In the test TegExTest: 5074, I would output the failed cases to System.err.
That way they get properly interleaved with the test progress output.
No need for another review.
Thanks, Roger
On 2/5/20 8:22 PM, Ivan Gerasimov wrote:
Hello!
j.u.regex.Pattern supports a special char class \R, which is specified
to be equal to \u000D\u000A|[\u000A\u000B\u000C\u000D\u0085\u2028\u2029].
In particular, this means that the input "\r\n" must match to both
patterns \R and \R\R.
(In the later case, first \R matches \r and second \R matches \n.)

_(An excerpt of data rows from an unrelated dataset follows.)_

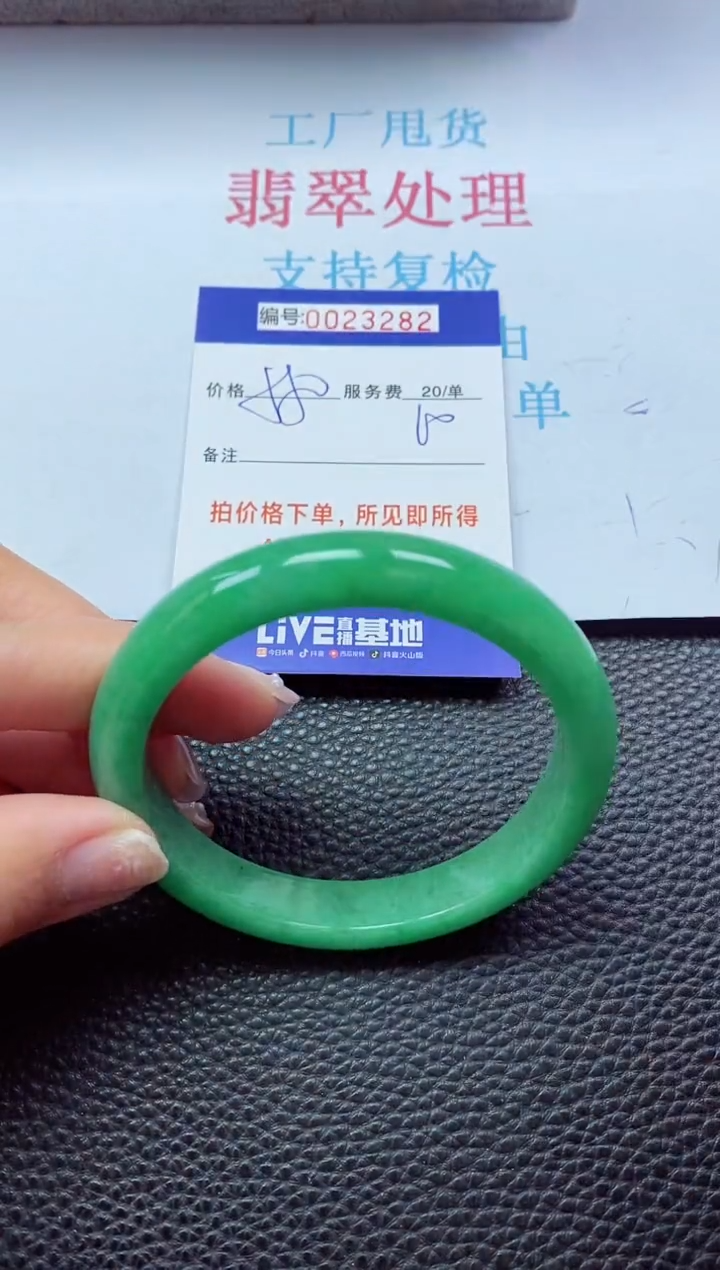 【闪购商品】以实物为准0000023282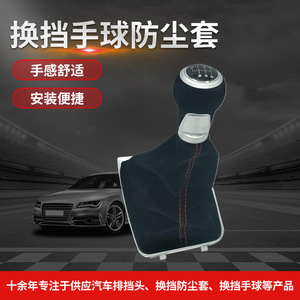 Pomo de palanca de cambios para coche Vw, pomo de cambio de terciopelo negro con cubierta antipolvo, diseño ergonómico para transmisión manual - Product Image 5
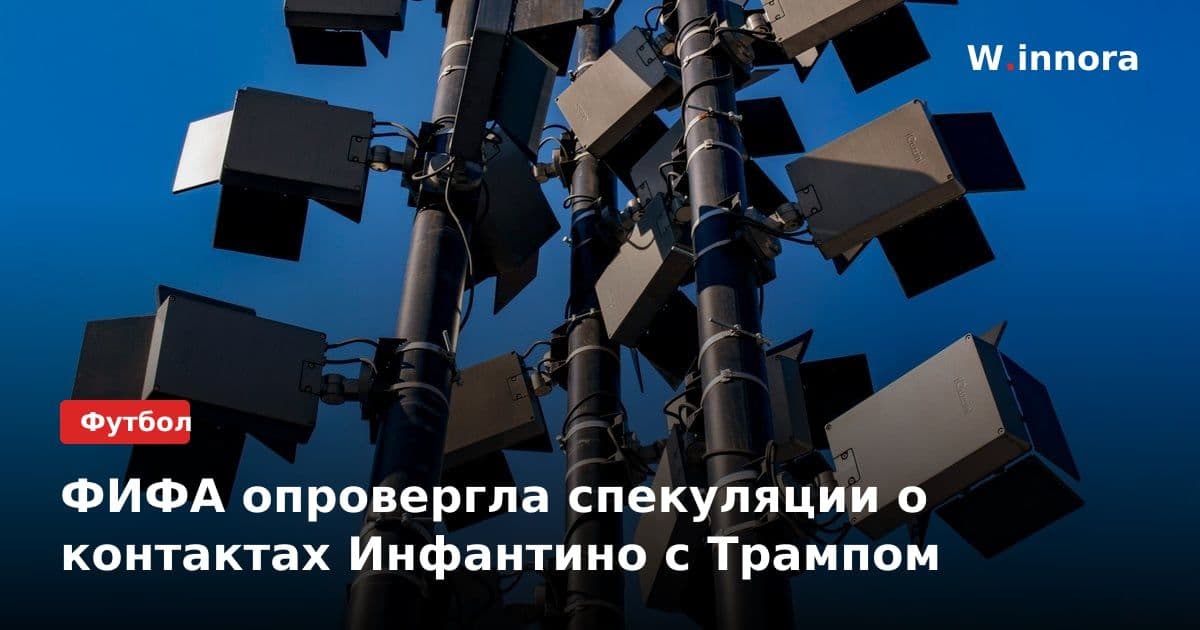 ФИФА опровергла спекуляции о контактах Инфантино с Трампом
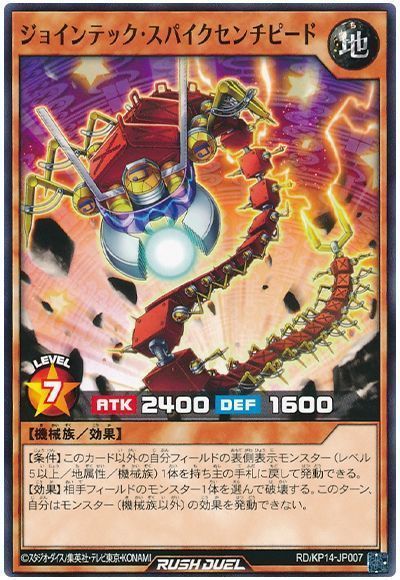 ジョインテック・スパイクセンチピード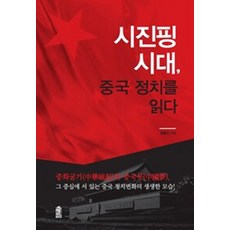 [한국학술정보](POD) 시진핑 시대 중국 정치를 읽다 (큰글자도서), 공봉진, 한국학술정보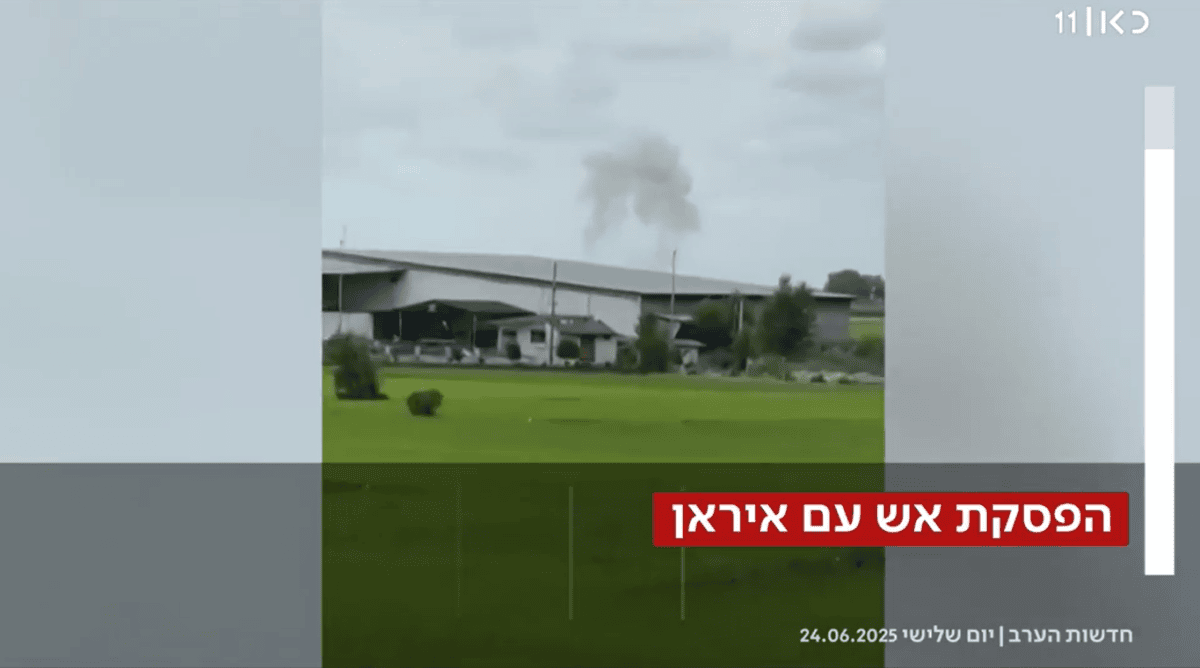 הפסקת אש עם איראן, חדשות כאן 11, 24.6.25 (צילום מסך) הפסקת אש עם איראן, חדשות כאן 11, 24.6.25 (צילום מסך)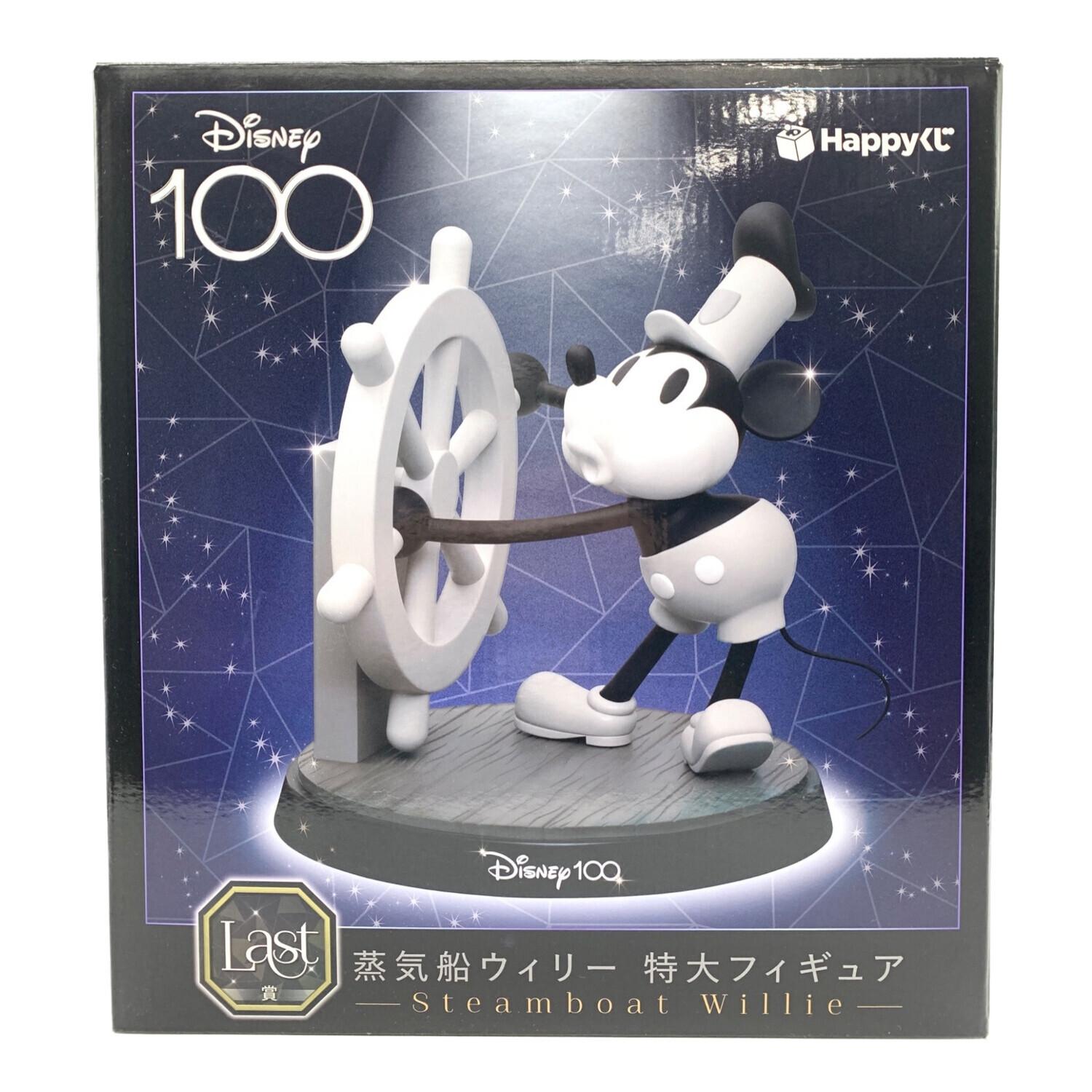 エポック EPOCH ディズニー100 蒸気船ウィリー 200枚限定 カード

A pattern \R{2} is expected to be equal to \R\R.
However with the current implementation this does not hold (so,
Pattern.matches("\\R{2}", "\r\n") == false, while
Pattern.matches("\\R\\R", "\r\n") == true).
The root cause of this bug is that the special char class \R is
handled via dedicated class LineEnding, which is not able to correctly
handle backtracking inĀ presence of quantifiers).
A simple solution is to treat \R with quantifiers as an anonymous
group, which will make it comply with the specification.
Without quantifiers, \R is still handled via more efficient
implementation of LineEnding.
Would you please help review the fix?
Some minor cleanup was done along the way in the affected code.
BUGURL: https://bugs.openjdk.java.net/browse/JDK-8235812
WEBREV: http://cr.openjdk.java.net/~igerasim/8235812/00/webrev/
Control build and testing (tiers1-4) are all green.